Cantai, as you have been following has a render process you can already try and it has improved over time. It is crafted by Richard and his team. Any AI process in the future may largely be automated (scanning scores then matching it with different performances with different singers). But any “errors” might take longer to be corrected because it is automated. With Cantai (currently at least) we can simply ask the Cantai team to look at a pronunciation of a word or syllable in that language (which is what has been happening if you are able to follow some of the Discord discussions with him and the team.) As you know, because you have been following its development, it is a long process of commitment and dedication (by a human team.)
Perhaps for you, it will come down to, how long you want to (or have to) wait, either for Cantai (which is already making progress and you can evaluate it now, we assume it will improve) or some kind of AI process (presumably many already in development) or perhaps Steinberg itself.
Thinking of Sample libraries, most of us are still searching for our “Ultimate” sample library, running to and from or between NotePerformer, Spitfire, VSL, Cinesamples … the same might be said for what might be eventually hundreds of AI vocal processes for music, perhaps including Steinberg/Yamaha in the future.
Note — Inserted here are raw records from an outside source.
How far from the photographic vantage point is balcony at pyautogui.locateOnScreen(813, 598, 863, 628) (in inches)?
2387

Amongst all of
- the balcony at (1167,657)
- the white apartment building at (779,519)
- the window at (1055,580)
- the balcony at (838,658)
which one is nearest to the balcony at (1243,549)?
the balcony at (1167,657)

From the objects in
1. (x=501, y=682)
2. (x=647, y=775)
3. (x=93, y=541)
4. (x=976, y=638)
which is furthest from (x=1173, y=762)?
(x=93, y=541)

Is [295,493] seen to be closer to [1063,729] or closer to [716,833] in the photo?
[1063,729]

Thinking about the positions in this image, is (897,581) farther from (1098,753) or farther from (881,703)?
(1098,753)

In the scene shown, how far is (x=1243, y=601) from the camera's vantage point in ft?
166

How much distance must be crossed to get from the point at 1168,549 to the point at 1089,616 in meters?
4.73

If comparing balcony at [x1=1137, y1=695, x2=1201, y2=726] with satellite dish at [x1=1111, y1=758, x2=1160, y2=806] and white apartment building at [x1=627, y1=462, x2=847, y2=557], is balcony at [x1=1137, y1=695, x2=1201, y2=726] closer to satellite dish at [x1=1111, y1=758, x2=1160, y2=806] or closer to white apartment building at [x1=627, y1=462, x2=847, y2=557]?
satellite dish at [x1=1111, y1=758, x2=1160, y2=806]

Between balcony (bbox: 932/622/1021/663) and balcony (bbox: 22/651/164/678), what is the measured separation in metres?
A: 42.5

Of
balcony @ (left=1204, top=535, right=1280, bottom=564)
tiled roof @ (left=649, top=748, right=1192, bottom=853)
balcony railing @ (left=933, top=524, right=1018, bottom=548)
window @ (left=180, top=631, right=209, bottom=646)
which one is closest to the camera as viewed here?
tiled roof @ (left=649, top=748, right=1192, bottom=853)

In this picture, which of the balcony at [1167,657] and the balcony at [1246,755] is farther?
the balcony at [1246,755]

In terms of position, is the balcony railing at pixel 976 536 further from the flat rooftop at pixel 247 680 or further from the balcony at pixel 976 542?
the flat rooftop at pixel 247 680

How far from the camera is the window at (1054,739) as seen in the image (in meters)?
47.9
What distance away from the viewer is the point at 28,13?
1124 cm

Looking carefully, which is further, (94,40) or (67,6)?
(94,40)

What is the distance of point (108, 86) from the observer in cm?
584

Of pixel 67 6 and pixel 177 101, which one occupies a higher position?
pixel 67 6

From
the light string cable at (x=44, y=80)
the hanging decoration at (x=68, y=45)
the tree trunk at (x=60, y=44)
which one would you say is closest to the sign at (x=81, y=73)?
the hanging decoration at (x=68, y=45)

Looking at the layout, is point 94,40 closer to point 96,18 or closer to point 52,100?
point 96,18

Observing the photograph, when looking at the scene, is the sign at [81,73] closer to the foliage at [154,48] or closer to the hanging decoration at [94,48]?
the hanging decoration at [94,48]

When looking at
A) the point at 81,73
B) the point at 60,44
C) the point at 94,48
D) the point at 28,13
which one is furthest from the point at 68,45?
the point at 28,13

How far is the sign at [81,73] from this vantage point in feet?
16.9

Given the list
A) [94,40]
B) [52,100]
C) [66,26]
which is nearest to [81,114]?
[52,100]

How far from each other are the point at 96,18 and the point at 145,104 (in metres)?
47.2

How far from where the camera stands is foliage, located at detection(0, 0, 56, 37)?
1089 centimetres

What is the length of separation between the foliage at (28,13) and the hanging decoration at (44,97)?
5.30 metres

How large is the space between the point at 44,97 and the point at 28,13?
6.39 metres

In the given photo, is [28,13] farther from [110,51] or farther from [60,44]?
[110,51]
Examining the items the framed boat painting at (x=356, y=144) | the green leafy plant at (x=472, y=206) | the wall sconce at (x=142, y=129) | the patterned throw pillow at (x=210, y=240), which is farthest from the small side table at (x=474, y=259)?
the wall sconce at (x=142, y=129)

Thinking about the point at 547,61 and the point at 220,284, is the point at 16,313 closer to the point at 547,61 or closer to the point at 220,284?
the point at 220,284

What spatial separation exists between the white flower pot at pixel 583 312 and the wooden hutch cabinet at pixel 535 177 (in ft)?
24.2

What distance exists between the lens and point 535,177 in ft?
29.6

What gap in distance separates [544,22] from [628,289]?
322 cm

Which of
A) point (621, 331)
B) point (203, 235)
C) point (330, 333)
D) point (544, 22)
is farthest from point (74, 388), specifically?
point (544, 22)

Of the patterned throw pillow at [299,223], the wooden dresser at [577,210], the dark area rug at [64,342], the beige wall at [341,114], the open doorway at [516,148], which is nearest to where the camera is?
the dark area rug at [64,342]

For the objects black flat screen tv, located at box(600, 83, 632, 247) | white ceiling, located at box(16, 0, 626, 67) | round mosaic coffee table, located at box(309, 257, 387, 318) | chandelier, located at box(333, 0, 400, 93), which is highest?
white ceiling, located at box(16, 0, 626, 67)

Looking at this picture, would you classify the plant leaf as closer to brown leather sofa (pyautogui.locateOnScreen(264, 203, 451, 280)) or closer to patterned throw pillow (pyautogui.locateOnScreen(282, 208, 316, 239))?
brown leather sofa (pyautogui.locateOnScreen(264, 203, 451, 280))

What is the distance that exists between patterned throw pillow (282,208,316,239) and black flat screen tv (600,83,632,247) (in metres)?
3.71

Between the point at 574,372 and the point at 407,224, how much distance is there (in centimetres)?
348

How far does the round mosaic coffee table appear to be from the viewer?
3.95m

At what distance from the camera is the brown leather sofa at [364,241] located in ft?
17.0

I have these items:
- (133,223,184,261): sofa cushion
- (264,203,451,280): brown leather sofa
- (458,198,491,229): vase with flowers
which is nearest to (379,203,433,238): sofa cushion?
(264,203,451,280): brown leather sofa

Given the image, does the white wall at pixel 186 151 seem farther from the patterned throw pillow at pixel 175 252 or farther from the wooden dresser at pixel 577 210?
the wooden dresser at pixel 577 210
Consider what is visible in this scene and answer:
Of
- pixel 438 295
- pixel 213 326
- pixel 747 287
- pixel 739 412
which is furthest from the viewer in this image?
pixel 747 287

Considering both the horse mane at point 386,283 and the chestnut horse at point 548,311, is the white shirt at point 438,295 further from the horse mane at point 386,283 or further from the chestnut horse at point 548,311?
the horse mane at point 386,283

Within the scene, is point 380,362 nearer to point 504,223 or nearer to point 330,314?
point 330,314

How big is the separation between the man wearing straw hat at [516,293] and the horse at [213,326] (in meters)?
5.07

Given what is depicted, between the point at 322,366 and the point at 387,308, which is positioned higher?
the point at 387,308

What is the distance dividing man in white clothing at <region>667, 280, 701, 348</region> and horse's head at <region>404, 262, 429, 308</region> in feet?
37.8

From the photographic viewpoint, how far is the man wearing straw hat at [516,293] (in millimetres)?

At some point in the future, we might prefer one AI process for some kinds of music we are creating or arranging, but another for other kinds/genres of music, or perhaps like to mix the singers from two or three different AI programs for our ultimate rendering.
Aside: each performance of any (human) choral or vocal reading is nuanced, notwithstanding the conductor, players, instruments, studio/location all reacting at that time and place (then microphones, recording and mastering engineers…) We find we prefer one recording of a piece to another or like more than one and cannot decide which is the “best”.
What do you want to achieve with the vocals using Dorico—an acceptable demo or output rendering directly for a film score or a pop ballad for release on an album or just for entertainment?
How close does it have to be to something you wish to have heard as a recording … as humanity might have performed it?